▸ Selection:
# Minivan Drivers: transport bike in car or on car?



## Bobonli (May 8, 2008)

Do you have a preference: bike inside the vehicle or on rack outside of vehicle?

I've been using a Thule T2 hitch mount to transport my bikes (almost always one at a time) for awhile now. Yesterday I looked out the rear mirror and was pretty alarmed to see how much the hitch sways in the receiver. Unlike the Kuat, the T2 doesn't have a cam to tighten the bar into the receiver. That made me re-assess my need for rack transport. 

What influences your decision to transport inside vs outside? One thing that comes to mind is other stuff (luggage) in the car, or a really filthy bike. What do you do to keep dirt or grease under control when transporting inside?

One thing that seems to weigh in favor of inside transport is inconspicuousness; no one needs to know you have a bike. And of course it's out of the weather.

Wondering what others do....
Thanks


----------



## Hooben (Aug 22, 2004)

My bike has a blanket and I can keep it out of the elements in the back of my minivan. It's always better to transport a bike inside the car.


----------



## looigi (Nov 24, 2010)

▸ Data provided:
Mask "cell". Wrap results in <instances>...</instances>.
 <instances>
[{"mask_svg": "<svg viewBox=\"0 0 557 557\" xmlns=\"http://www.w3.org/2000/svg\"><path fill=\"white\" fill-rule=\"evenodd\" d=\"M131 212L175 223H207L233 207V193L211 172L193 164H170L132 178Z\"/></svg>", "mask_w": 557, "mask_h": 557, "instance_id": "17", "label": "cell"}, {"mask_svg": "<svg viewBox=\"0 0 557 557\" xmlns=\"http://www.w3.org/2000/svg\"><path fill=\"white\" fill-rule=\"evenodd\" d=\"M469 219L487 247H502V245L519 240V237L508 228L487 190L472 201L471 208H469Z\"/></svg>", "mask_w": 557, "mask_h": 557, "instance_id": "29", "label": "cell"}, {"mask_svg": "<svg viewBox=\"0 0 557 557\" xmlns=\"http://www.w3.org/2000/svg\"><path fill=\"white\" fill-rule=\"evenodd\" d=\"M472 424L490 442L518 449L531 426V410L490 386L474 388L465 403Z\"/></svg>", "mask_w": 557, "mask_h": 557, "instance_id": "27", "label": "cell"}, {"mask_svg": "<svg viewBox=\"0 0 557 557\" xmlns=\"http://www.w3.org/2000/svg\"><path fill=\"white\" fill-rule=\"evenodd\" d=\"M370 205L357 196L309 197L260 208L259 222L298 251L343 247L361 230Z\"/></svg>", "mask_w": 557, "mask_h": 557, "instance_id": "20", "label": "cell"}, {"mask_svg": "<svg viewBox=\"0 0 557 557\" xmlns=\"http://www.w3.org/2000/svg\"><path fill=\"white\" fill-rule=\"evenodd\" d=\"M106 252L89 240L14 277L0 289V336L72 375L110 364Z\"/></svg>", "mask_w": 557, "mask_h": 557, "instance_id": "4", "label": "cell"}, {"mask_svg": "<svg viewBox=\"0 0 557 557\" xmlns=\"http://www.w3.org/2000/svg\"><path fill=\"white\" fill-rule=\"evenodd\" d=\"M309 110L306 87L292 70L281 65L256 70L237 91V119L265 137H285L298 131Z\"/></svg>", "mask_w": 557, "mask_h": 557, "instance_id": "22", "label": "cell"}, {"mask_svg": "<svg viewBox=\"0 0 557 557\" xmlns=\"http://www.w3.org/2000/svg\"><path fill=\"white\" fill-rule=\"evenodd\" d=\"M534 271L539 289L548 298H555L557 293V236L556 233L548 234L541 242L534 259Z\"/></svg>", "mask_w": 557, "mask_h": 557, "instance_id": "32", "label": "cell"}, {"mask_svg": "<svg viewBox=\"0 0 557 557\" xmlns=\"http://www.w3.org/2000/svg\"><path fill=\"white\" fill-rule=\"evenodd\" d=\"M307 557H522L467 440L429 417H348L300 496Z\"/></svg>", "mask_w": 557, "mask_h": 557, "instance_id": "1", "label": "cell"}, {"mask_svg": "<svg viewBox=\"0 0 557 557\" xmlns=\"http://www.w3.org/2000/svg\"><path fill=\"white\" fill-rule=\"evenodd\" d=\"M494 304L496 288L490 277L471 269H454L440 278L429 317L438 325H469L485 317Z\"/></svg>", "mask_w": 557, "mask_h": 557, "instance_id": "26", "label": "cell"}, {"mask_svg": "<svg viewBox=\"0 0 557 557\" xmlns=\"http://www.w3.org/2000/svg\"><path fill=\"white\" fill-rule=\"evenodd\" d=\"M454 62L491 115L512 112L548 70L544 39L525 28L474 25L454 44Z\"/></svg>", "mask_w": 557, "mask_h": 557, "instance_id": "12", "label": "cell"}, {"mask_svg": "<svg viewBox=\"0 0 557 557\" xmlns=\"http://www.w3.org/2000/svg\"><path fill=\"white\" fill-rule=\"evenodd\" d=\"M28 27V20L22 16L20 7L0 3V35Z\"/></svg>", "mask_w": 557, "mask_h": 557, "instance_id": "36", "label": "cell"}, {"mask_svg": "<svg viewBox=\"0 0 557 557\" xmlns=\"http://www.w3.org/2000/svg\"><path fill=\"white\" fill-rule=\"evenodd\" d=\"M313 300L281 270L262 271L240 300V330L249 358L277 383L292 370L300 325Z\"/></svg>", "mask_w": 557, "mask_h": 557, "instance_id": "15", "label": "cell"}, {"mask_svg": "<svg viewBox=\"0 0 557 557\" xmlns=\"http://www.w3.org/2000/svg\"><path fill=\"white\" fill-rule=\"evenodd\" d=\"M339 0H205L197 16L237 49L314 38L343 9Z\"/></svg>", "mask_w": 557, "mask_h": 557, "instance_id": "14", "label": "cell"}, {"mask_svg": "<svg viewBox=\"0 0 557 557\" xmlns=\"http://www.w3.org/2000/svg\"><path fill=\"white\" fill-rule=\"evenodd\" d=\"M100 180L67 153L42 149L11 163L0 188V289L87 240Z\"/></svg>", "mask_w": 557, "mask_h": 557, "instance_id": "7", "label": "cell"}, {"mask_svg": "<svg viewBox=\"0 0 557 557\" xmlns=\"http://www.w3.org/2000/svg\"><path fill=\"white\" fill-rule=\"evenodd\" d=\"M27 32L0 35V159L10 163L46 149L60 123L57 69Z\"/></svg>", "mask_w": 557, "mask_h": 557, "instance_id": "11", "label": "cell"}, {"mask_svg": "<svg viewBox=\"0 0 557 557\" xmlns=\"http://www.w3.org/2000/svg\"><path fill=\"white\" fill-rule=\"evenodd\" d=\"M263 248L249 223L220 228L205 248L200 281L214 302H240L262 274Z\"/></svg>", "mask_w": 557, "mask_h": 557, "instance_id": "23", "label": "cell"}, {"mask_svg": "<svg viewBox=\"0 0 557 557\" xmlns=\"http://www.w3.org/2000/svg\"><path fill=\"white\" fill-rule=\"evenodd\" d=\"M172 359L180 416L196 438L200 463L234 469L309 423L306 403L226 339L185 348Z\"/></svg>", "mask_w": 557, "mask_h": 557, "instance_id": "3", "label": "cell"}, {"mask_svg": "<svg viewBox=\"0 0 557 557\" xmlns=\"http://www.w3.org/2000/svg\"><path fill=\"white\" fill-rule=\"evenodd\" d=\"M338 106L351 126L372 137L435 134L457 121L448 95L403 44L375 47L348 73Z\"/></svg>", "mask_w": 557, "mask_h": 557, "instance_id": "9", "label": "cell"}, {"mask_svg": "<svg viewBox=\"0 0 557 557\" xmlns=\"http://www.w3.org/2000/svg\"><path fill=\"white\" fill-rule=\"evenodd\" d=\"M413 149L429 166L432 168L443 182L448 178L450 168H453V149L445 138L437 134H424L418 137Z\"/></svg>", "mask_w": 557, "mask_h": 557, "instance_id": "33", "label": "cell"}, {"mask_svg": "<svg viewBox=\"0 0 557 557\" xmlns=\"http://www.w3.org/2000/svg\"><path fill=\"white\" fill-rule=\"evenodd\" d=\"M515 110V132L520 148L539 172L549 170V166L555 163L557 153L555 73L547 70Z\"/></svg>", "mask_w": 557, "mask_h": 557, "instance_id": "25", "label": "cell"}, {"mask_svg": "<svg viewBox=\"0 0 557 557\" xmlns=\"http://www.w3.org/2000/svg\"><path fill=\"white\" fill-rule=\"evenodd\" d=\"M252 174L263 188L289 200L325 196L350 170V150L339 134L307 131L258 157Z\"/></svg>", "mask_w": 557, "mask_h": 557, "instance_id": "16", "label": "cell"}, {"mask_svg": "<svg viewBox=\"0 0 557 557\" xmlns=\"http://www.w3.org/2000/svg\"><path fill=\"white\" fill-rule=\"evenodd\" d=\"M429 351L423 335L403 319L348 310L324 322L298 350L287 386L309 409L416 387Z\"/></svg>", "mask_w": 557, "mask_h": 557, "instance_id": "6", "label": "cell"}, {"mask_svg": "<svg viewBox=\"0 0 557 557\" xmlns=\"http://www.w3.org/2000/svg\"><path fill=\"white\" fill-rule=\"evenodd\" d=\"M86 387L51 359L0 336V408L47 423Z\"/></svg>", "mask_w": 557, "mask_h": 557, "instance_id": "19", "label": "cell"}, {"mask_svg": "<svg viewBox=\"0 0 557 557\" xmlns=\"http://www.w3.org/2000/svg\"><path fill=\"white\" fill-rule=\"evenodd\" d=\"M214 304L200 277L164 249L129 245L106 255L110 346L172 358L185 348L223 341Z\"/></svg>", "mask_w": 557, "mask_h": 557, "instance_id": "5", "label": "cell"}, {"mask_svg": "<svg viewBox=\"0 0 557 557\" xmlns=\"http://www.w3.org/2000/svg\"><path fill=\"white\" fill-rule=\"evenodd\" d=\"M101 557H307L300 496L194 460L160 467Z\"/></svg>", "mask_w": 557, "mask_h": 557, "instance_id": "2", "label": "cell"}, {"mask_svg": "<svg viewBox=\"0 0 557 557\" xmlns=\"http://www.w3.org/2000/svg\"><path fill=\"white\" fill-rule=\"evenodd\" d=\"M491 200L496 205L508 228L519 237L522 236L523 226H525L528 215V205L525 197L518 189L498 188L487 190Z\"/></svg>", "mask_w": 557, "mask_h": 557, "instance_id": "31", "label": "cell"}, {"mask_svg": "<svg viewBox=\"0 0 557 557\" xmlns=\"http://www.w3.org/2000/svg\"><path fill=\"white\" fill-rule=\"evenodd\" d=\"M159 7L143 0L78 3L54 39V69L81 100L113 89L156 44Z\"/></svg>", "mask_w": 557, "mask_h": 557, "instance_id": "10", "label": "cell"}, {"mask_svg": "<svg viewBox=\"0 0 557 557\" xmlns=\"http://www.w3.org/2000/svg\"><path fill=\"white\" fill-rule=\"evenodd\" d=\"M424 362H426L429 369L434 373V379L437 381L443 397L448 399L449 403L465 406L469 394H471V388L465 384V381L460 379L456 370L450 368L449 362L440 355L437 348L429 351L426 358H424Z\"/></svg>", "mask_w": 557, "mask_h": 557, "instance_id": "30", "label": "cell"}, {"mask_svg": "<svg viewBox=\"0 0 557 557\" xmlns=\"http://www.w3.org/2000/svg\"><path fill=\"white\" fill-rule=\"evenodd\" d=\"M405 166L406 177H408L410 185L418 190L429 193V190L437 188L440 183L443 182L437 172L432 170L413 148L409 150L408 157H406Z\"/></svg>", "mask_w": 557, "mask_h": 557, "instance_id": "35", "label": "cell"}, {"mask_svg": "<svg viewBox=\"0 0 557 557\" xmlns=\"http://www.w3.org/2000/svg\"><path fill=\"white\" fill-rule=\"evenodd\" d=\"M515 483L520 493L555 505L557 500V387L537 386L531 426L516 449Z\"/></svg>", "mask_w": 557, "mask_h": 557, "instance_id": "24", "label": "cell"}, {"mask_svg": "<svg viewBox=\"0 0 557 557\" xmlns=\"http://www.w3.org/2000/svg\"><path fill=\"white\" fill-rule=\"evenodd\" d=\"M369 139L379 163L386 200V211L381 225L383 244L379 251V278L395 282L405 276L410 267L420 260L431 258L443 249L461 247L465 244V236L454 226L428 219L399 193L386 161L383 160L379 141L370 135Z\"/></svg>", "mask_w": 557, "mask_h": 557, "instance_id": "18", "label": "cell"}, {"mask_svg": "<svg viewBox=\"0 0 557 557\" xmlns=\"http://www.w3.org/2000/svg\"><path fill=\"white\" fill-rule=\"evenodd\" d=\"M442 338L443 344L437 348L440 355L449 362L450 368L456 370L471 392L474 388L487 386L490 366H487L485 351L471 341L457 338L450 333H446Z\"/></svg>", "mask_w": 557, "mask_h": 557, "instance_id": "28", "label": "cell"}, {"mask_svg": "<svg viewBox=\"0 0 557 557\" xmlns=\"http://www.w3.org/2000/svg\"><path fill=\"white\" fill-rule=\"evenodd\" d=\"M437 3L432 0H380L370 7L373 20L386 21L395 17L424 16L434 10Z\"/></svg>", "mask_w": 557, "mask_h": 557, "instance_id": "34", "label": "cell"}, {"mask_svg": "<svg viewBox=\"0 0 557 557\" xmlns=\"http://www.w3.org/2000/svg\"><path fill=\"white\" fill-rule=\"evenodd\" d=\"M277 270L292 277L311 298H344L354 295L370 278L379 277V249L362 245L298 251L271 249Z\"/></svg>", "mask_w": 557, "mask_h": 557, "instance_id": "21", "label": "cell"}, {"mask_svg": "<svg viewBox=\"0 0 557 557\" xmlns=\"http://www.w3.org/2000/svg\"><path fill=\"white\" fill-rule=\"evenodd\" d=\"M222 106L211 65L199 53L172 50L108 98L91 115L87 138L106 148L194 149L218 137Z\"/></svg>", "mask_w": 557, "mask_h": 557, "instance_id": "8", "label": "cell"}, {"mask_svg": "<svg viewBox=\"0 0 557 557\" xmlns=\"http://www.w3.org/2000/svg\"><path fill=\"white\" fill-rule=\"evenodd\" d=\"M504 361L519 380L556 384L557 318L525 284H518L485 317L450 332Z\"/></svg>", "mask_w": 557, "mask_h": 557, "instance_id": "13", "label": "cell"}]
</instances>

▸ Tasks to complete:
#1 In the bike transport thread, what does the Thule T2 lack that the Kuat has?
#2 Please sum up the bike transport thread in two sentences.

▸ Written answers:
#1 A cam to tighten the bar into the receiver.

#2 A poster who carries bikes on a Thule T2 hitch mount saw the hitch sway in the receiver and asks whether others prefer carrying a bike inside the vehicle or on an outside rack. A reply says it is always better to carry a bike inside, where it can have a blanket and stay out of the elements.